BEGIN RECORD EXCERPTS
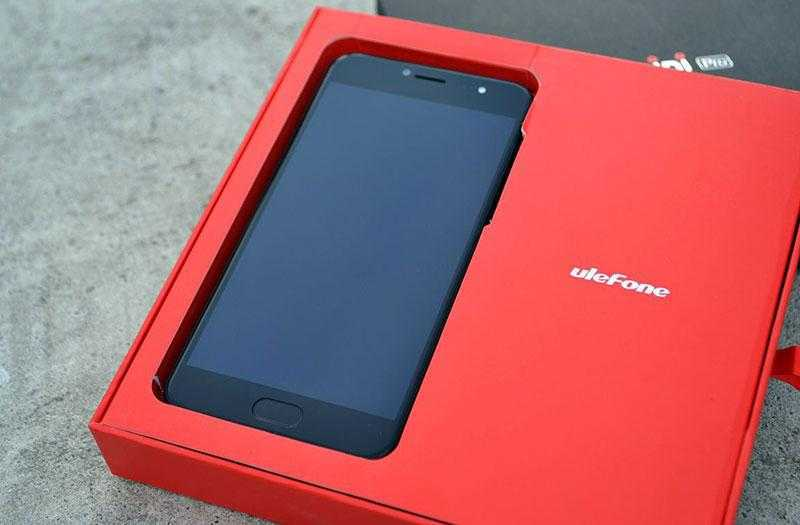 UleFone Gemini Pro в коробке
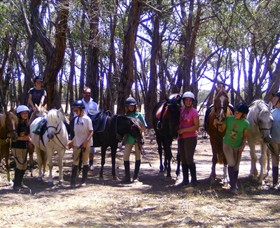 Bellarine Horse Riding Centre - Accommodation Kalgoorlie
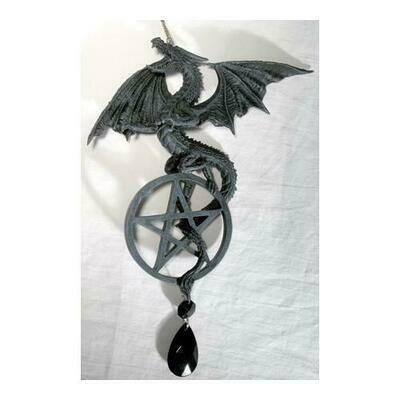 Dragon/Pentagram dream catcher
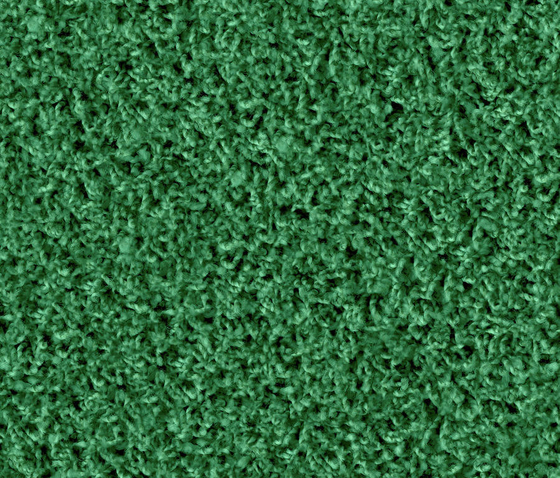 Poodle 1494 Waldmeister by OBJECT CARPET | Rugs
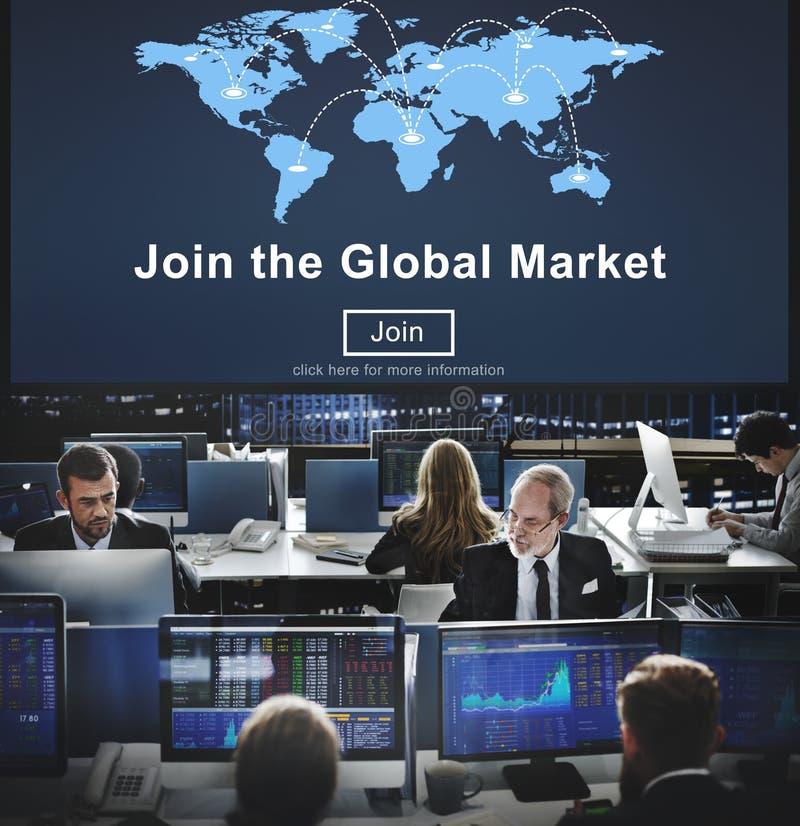 Junte-se ao conceito comercial de Digitas da campanha do mercado global imagem de stock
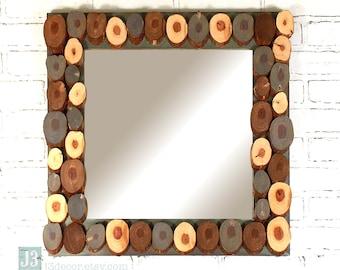 Reclaimed Wood Slice Framed Square Mirror Wall Hanger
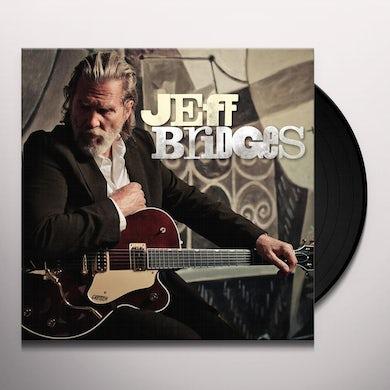 JEFF BRIDGES Vinyl Record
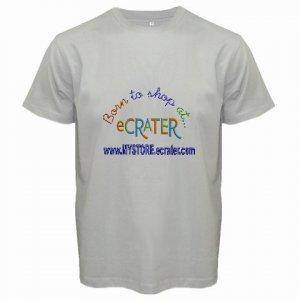 Custom Grey T-Shirt Large Customize Personalize Business Logo #CT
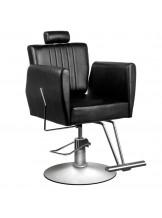 Fotel fryzjerski Hair System 0-179 - czarny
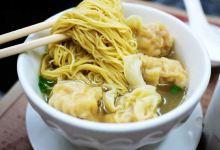 香港美食图片-云吞面
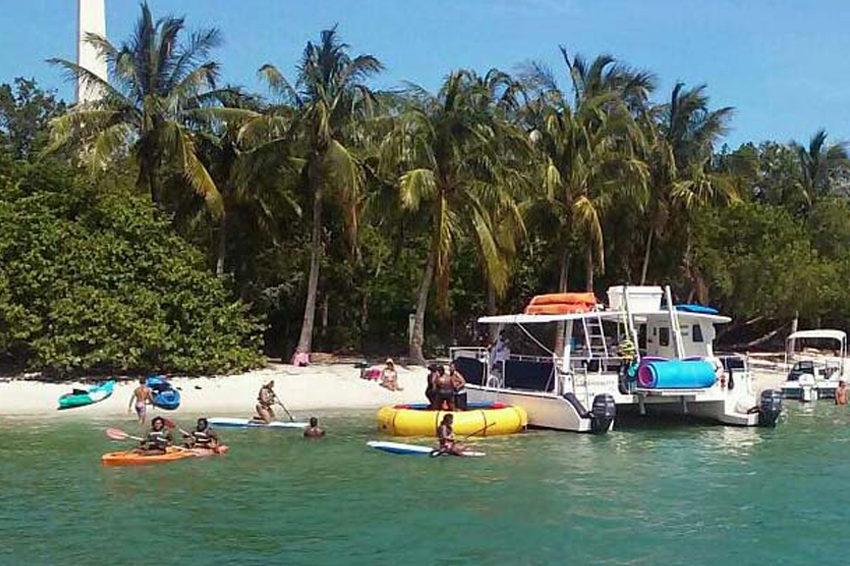 Island Adventure Fun Cruise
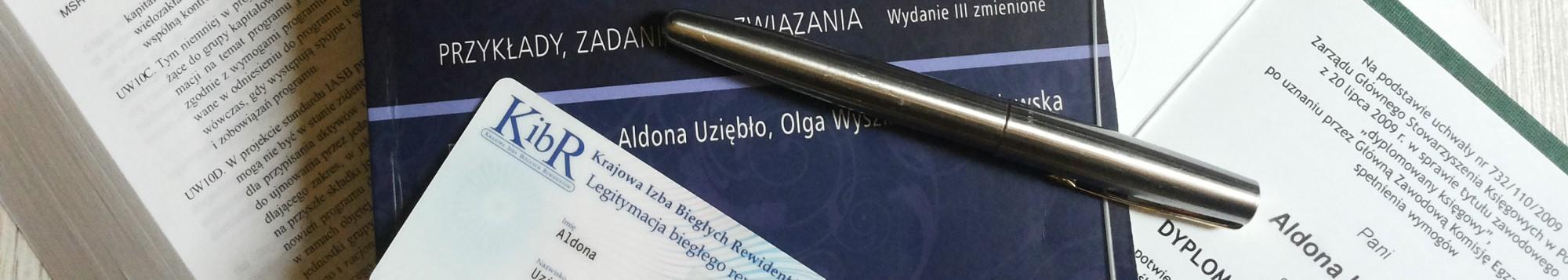 Aldona Uziębło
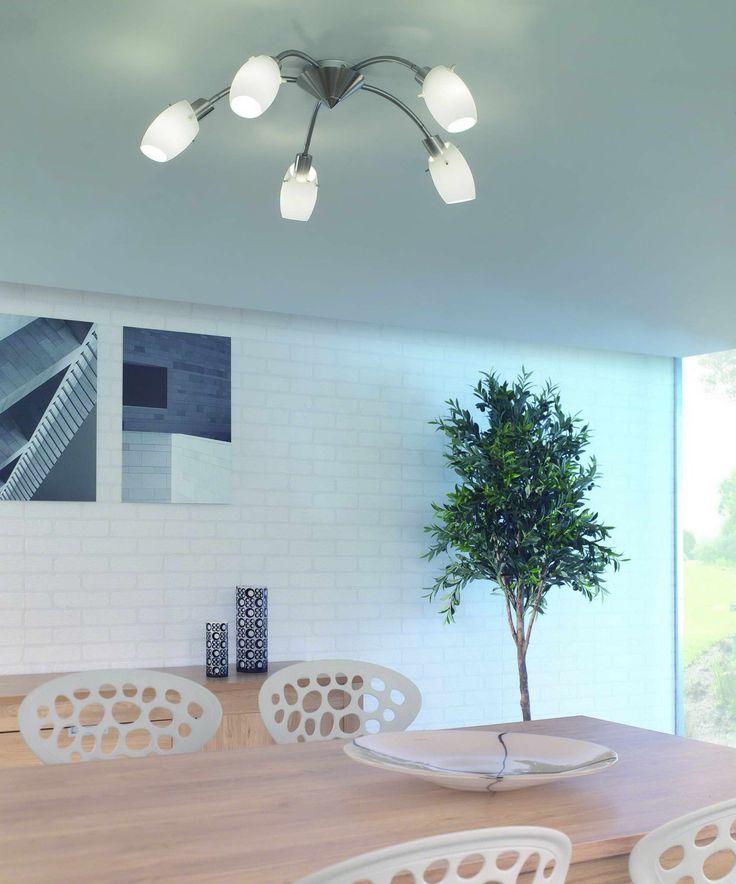 die besten 25 e14 fassung ideen auf pinterest lampe aus. Black Bedroom Furniture Sets. Home Design Ideas
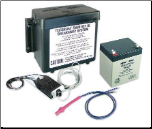 TEKONSHA Breakaway Kit With Charger (SKU: 20015-AU)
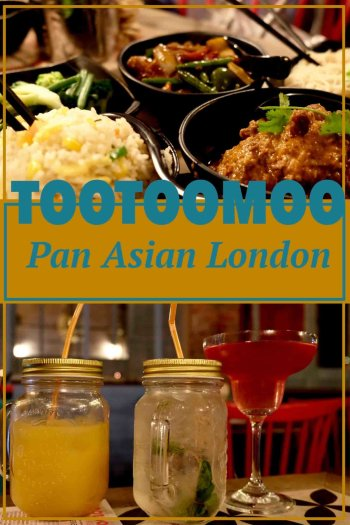 Tootoomoo Pan Asian Tapas Restaurant London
END RECORD EXCERPTS
• **ASSIGNED TASK**:
What you give back must be the data above, reproduced exactly and free of pictures.

• **EXPECTED ANSWER**:
 UleFone Gemini Pro в коробке
 Bellarine Horse Riding Centre - Accommodation Kalgoorlie
 Dragon/Pentagram dream catcher
 Poodle 1494 Waldmeister by OBJECT CARPET | Rugs
 Junte-se ao conceito comercial de Digitas da campanha do mercado global imagem de stock
 Reclaimed Wood Slice Framed Square Mirror Wall Hanger
 JEFF BRIDGES Vinyl Record
 Custom Grey T-Shirt Large Customize Personalize Business Logo #CT
 Fotel fryzjerski Hair System 0-179 - czarny
 香港美食图片-云吞面
 Island Adventure Fun Cruise
 Aldona Uziębło
 die besten 25 e14 fassung ideen auf pinterest lampe aus. Black Bedroom Furniture Sets. Home Design Ideas
 TEKONSHA Breakaway Kit With Charger (SKU: 20015-AU)
 Tootoomoo Pan Asian Tapas Restaurant London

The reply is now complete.